A atividade rapidamente acelerou assim que a Microsoft fez o seu anúncio no início de março. Mas exatamente quem são esses grupos de hackers, o que querem e como estão a aceder a esses servidores ainda não é claro. É possível que o grupo Hafnium original tenha vendido ou partilhado o seu código exploit (um código que permite que um hacker aproveite uma vulnerabilidade) ou que outros hackers tenham utilizado engenharia reversa nos exploits com base nas correções que a Microsoft lançou, explica Nickels.

“O desafio é que tudo isso é muito obscuro e há muitas sobreposições”, diz Nickels. “O que vimos é que, desde que a Microsoft publicou sobre o Hafnium, este expandiu-se para além do Hafnium. Vimos atividades que parecem diferentes tanto no sentido de táticas e técnicas quanto de procedimentos do que relataram”.

Ao explorar vulnerabilidades em servidores Microsoft Exchange, que as organizações usam para operar os seus próprios serviços de e-mail, os hackers podem criar um web shell — uma ferramenta de hacking acessível remotamente que permite facilmente o acesso backdoor e controlo da máquina infectada — e controlar o servidor comprometido pela Internet e, em seguida, roubar dados de toda a rede do seu destino. O web shell significa que, embora a Microsoft tenha lançado correções para as falhas — que apenas 10% dos clientes do Exchange aplicaram até o início de março, de acordo com a empresa — o hacker ainda tem acesso ao backdoor dos seus alvos.

Aplicar as correções de software da Microsoft é um primeiro passo crucial, mas o esforço total de limpeza do sistema será muito mais complicado para muitas vítimas em potencial, especialmente quando os hackers movem-se livremente para outros sistemas na rede.

“Estamos a trabalhar em estreita colaboração com a CISA [Cybersecurity and Infrastructure Security Agency], outras agências governamentais e empresas de segurança, para garantir que estamos a fornecer a melhor assessoria e mitigação possível para os nossos clientes”, disse um porta-voz da Microsoft. “A melhor proteção é aplicar atualizações o mais rápido possível em todos os sistemas afetados. Continuamos a ajudar os clientes, fornecendo investigação adicional e orientação de mitigação. Os clientes afetados devem entrar em contacto com as nossas equipas de suporte para obter ajuda e recursos adicionais”.
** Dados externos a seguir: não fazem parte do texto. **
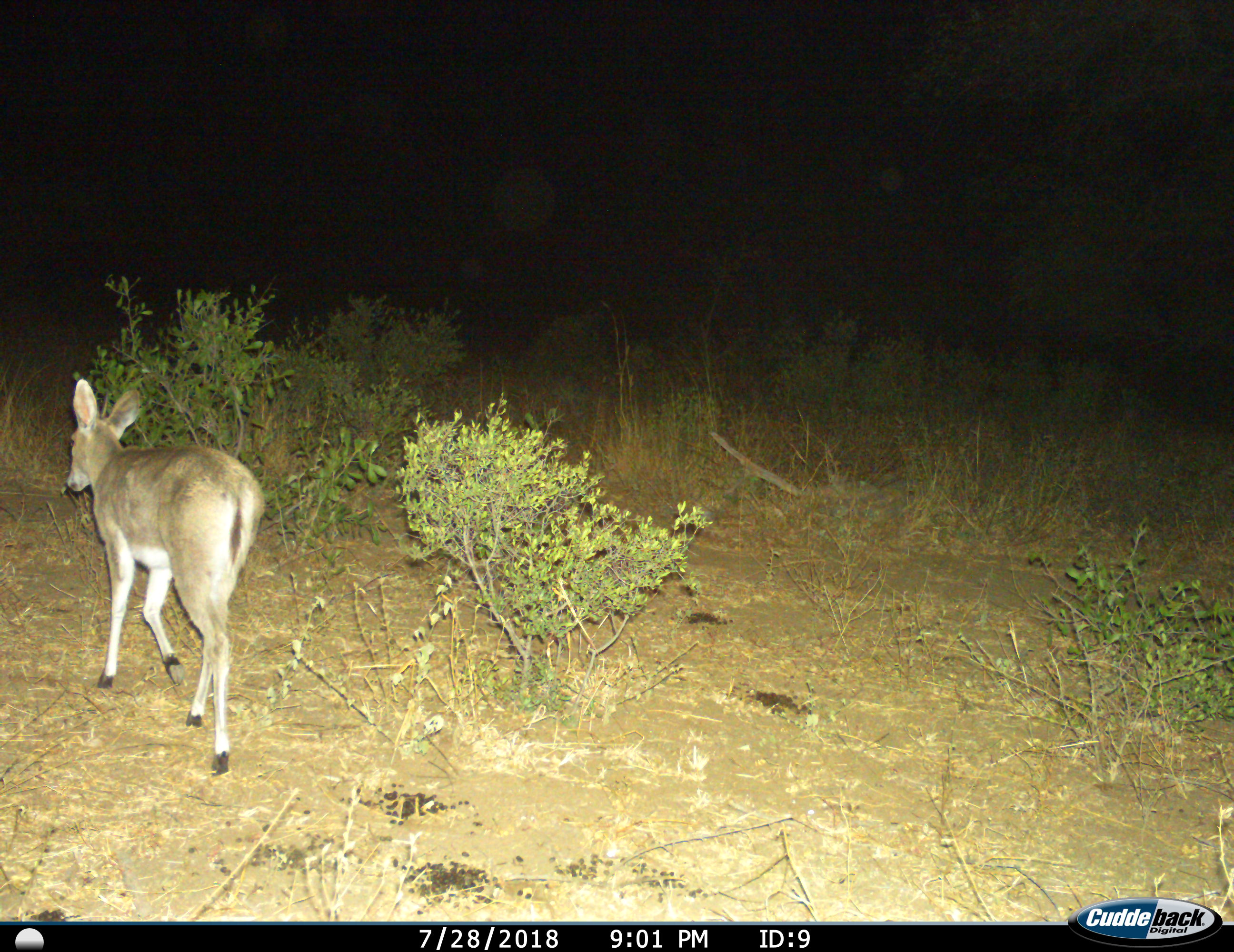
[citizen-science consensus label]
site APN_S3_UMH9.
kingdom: Animalia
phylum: Chordata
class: Mammalia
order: Artiodactyla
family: Bovidae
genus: Sylvicapra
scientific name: Sylvicapra grimmia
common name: common duiker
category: duikercommongrey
Duikercommongrey (common duiker) (Sylvicapra grimmia), count 1. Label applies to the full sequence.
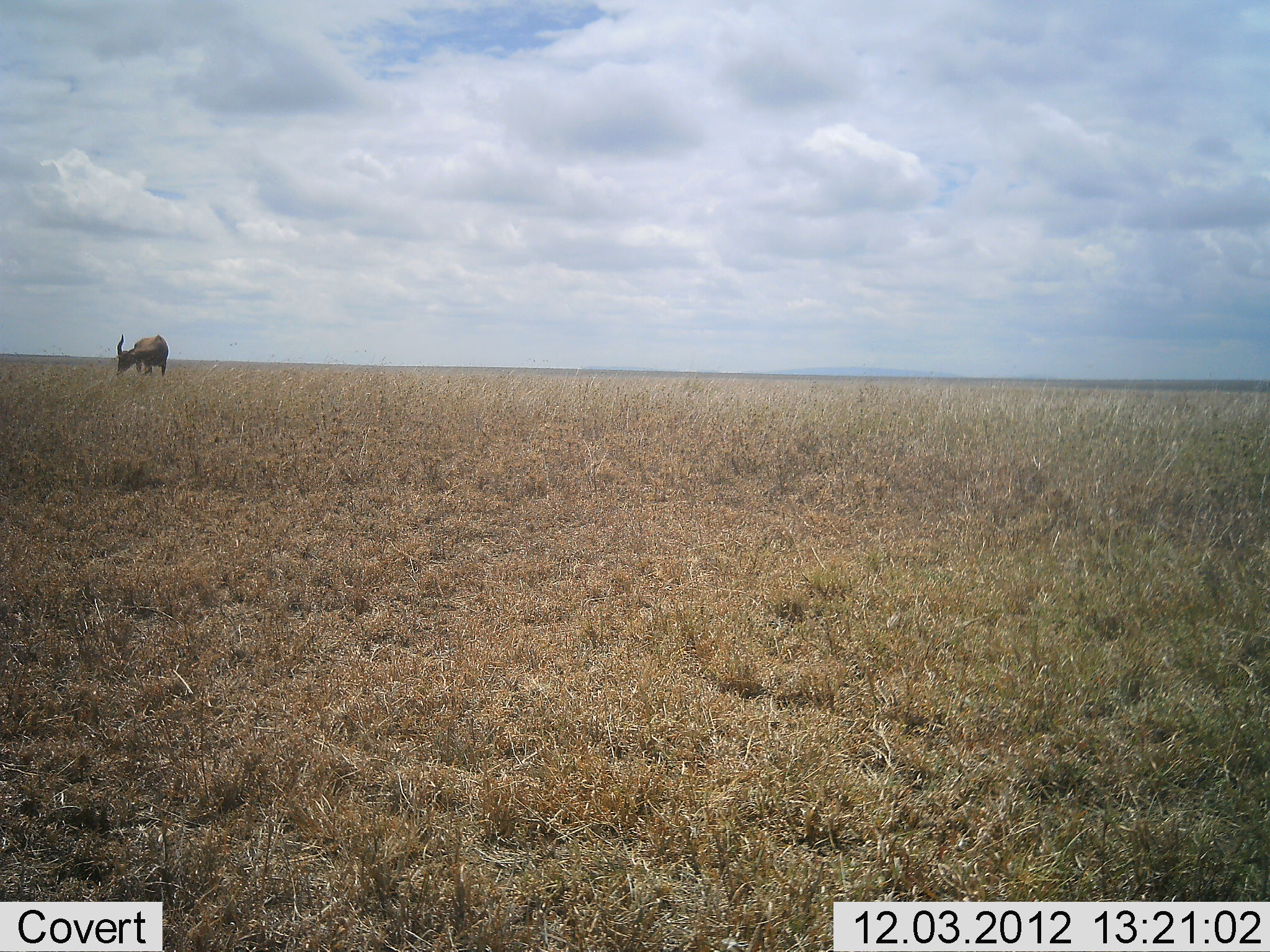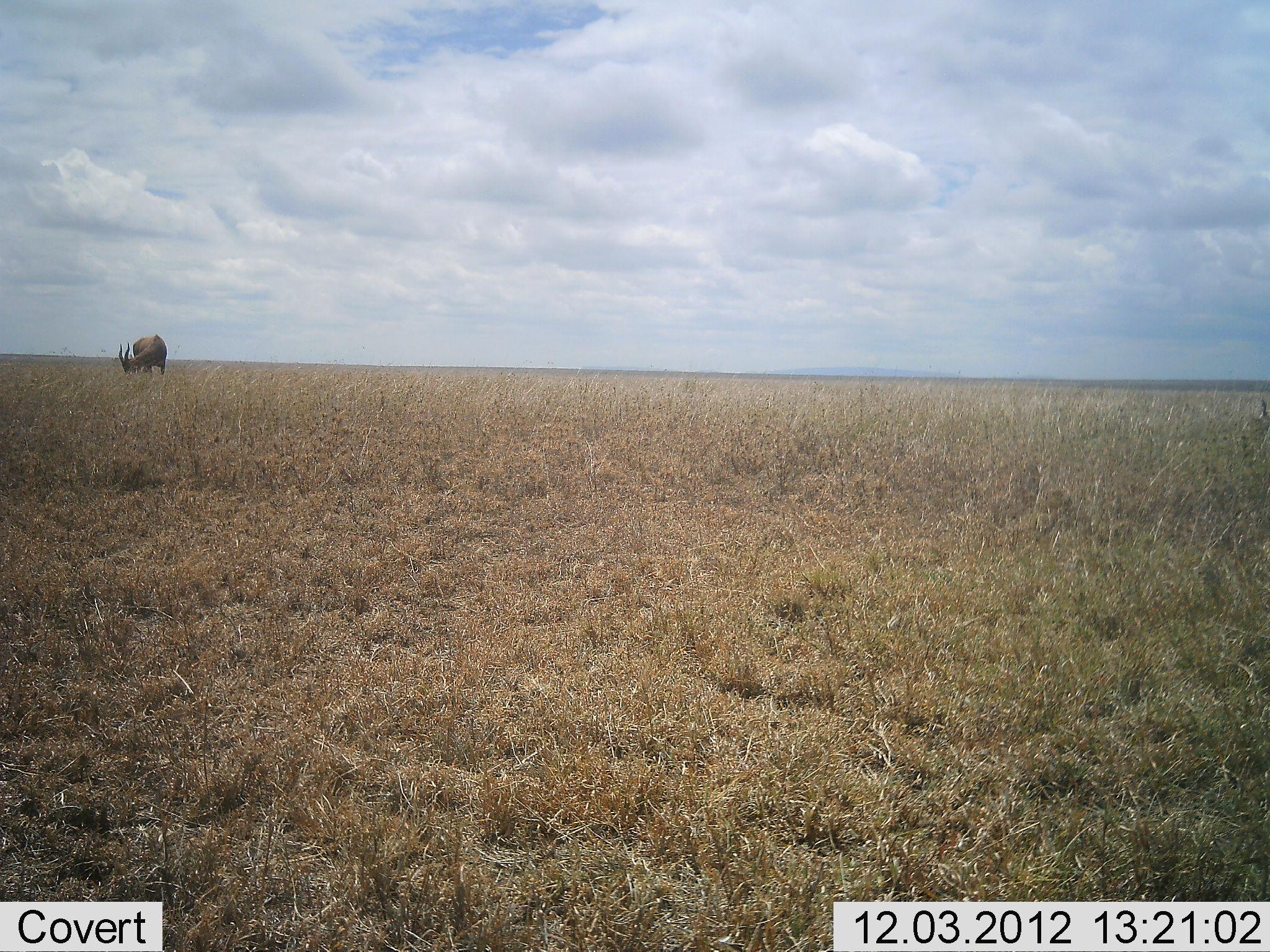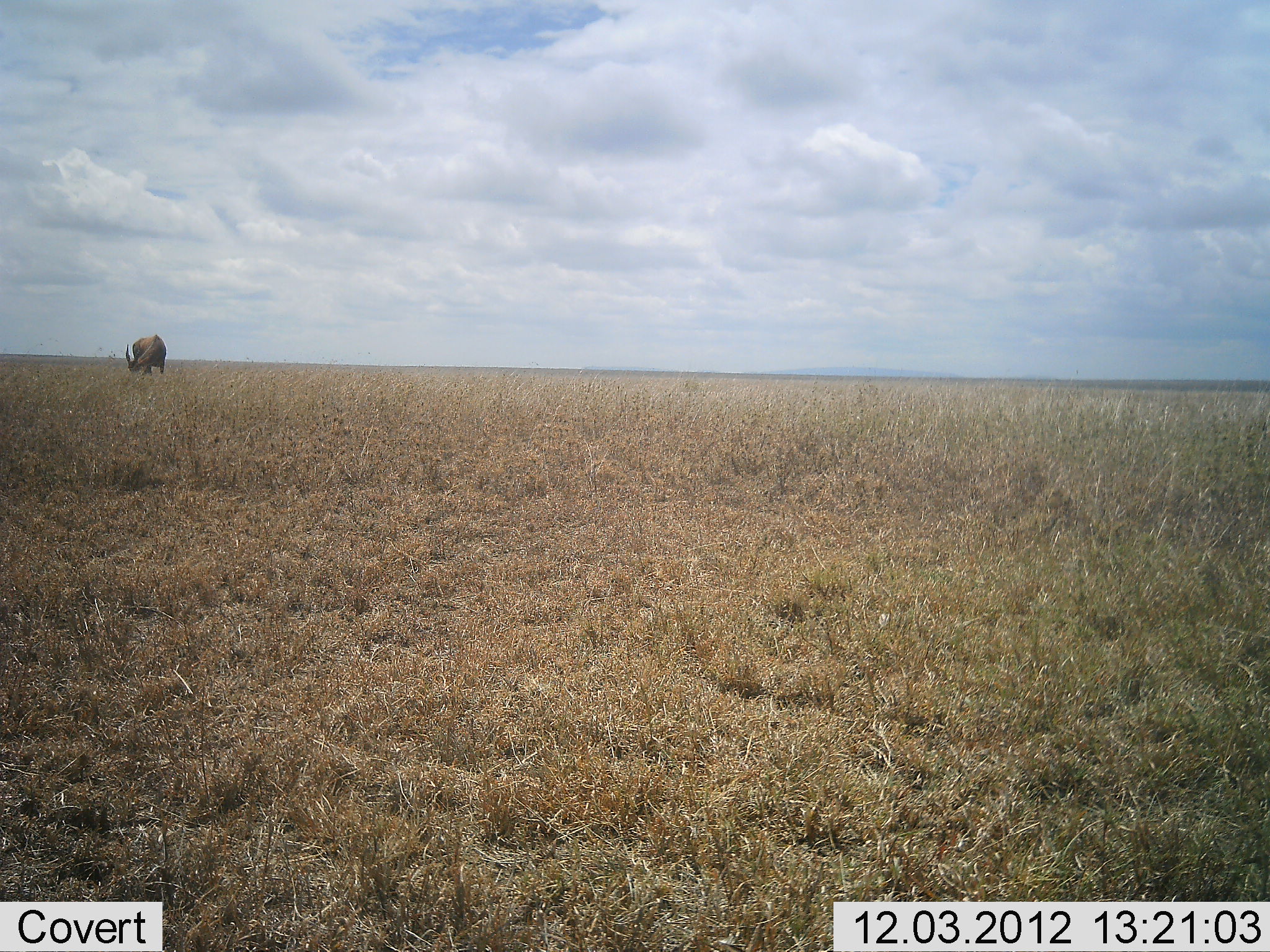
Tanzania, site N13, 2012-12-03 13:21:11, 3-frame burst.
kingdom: Animalia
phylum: Chordata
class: Mammalia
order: Artiodactyla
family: Bovidae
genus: Alcelaphus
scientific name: Alcelaphus buselaphus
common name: hartebeest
Hartebeest (Alcelaphus buselaphus), count 1. Behavior (volunteer vote fractions): standing 33%, resting 0%, moving 0%, interacting 0%. Young present (vote fraction): 0%. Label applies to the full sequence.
Com vários grupos agora atacando as vulnerabilidades, espera-se que os hacks afetem desproporcionalmente as organizações que menos podem se dar ao luxo de se defender deles, como pequenas empresas, escolas e governos locais, disse o ex-oficial de segurança cibernética dos EUA, Chris Krebs.

“Porquê?” Krebs perguntou no Twitter. “Isso é uma demonstração de força logo nos primeiros dias do presidente Biden para testar a sua determinação? É uma gangue de crimes cibernéticos fora de controlo? Os empreiteiros enlouqueceram?”
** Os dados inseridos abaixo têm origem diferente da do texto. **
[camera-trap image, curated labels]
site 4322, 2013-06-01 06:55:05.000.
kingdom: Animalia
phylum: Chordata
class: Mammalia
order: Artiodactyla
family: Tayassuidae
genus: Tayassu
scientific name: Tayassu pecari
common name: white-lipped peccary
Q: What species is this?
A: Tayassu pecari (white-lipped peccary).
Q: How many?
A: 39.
Com potencialmente centenas de milhares de vítimas em todo o mundo, esta campanha de hacking do Exchange afetou mais alvos do que o ataque hacker a SolarWinds que o governo dos EUA está a lutar para arrumar. Mas, como com esse episódio, os números não são tudo: os hackers russos por trás do episódio na empresa SolarWinds eram altamente disciplinados e perseguiam alvos específicos de alto valor, embora tivessem acesso potencial a muitos milhares.

O mesmo se aplica aqui. Mesmo que os números totais sejam alarmantes, nem todos são catastróficos. “ [Os ataques] não todos são iguais”, diz Nickels. “Existem servidores Exchange vulneráveis ​​onde a porta [dos códigos] está aberta, mas não sabemos se um inimigo passou por esta. Existem servidores ligeiramente comprometidos; talvez um web shell seja descartado, mas nada além disso. Depois, há a outra extremidade do espectro, onde os hackers tiveram atividades subsequentes e mudaram para outros sistemas”.
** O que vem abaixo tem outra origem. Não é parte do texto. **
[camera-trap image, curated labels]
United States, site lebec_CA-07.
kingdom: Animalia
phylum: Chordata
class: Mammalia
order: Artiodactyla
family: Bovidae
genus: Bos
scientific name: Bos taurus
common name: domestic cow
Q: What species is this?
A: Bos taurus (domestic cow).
É raro a Casa Branca comentar sobre questões de cibersegurança, mas o governo Biden teve motivos para falar muito sobre hackers nos seus primeiros dois meses de mandato, entre o ataque a SolarWinds e este último incidente. “Estamos preocupados com o grande número de vítimas e estamos a trabalhar com os nossos parceiros para entender o alcance disso”, disse a secretária de imprensa da Casa Branca, Jen Psaki, durante uma entrevista coletiva no início do mês. “Os proprietários de rede também precisam considerar se já foram comprometidos e devem tomar as medidas adequadas imediatamente”.